だが、そんなDAIKIとも向き合ってくれる先生がいた。

「中学1~2年の担任が授業をサボり続けている僕をずっと追いかけてくる先生で、なんで僕のような生徒に対して真っすぐ向き合えるのかと聞いたときに『見捨てられない』とひとこと言われて。教師になりたいというよりも、この人になりたいと思うようになったんです。それが中学3年に上がるとき。そこから小学生レベルの勉強から始めました」

進学した高校でも勉強を続け、和光大学に進学。いよいよ教員免許取得に挑み、日本で初めて保健体育科の教員免許を取得した軟骨無形成症の人となった。大学卒業後には、東北地方のある公立中学校で教員の道を進むはずだった。ところが卒業式の10日前に連絡があり、突然白紙に。

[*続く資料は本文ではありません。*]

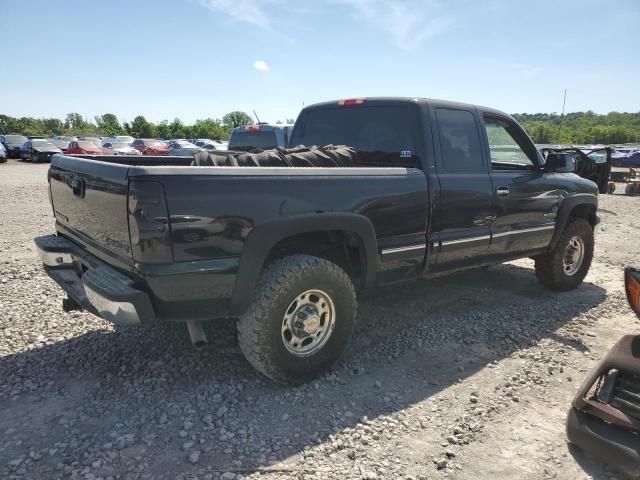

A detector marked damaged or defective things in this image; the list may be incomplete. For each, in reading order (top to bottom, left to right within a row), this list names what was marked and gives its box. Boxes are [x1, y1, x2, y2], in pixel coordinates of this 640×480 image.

damaged vehicle [540, 145, 616, 194]
damaged vehicle [568, 268, 636, 478]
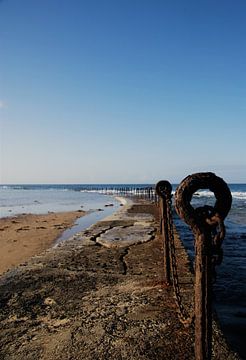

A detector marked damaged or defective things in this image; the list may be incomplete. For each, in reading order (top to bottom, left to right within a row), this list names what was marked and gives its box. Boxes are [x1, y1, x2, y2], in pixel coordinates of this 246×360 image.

rusted metal ring [174, 172, 232, 231]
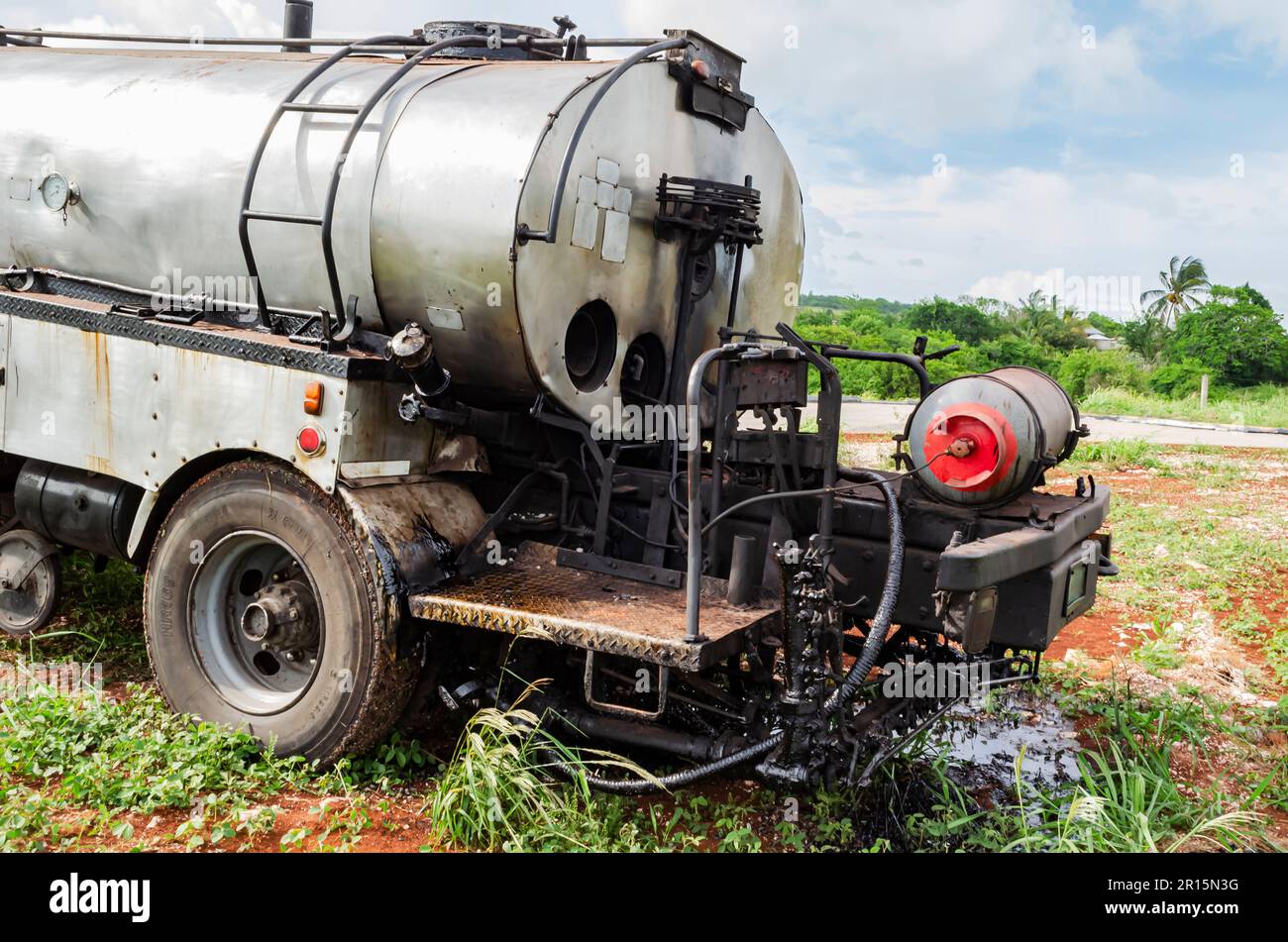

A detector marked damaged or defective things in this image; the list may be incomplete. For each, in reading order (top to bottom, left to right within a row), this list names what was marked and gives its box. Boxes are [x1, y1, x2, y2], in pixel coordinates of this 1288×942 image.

rusty metal surface [406, 547, 777, 670]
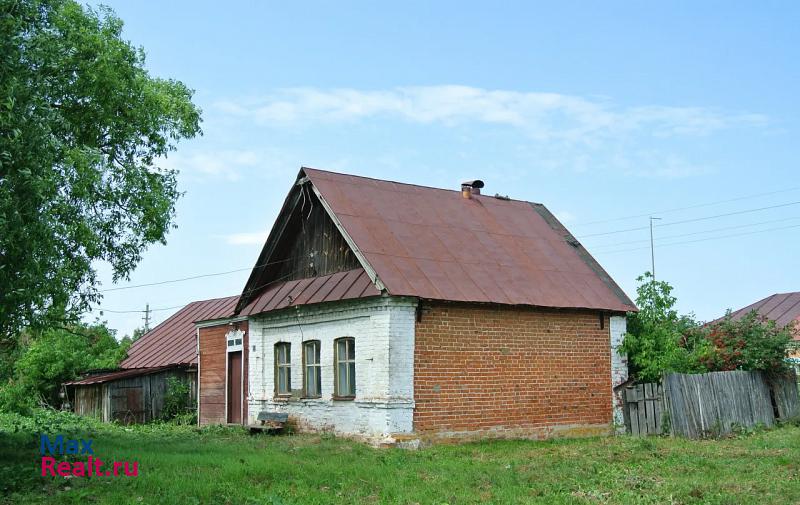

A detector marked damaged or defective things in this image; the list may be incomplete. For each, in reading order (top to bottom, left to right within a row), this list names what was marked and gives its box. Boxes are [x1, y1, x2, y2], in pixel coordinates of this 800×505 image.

rusty metal roof [300, 168, 636, 312]
rusty metal sheet [304, 167, 636, 314]
rusty metal roof [119, 294, 238, 368]
rusty metal sheet [119, 294, 238, 368]
rusty metal roof [241, 268, 382, 316]
rusty metal roof [720, 292, 800, 338]
rusty metal roof [65, 364, 187, 384]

「先方の都合です。頭が真っ白になりました。ほかの学校で教師になるためには実技もある採用試験を受けるしかありません。筆記はできても、僕の身体上できない実技がある。ある学校では、障害のために実技試験ができなくても、病気などで見学していた人と同様に0点になると言われました。そもそも試験さえ受けさせてくれない学校もありました」

教員免許を取得しても、教師になるのには大きな壁があった。それでも諦めずに、家賃2万円の部屋で奨学金を返済しながら、ときに白飯と魚肉ソーセージだけの食事で過ごしたこともあった。

「バイトもことごとく断られますからね。書類で落とされたり、面接で、この体を見て『帰ってくれ』と言われたことも。社会人1年目はそんな状況で、『仕事にできるのはダンスしかない』という事実を受け止めました」

悔しい思いはしたが、中学時代に芽生えたもう一つの夢、ダンスに目標を切り替えた。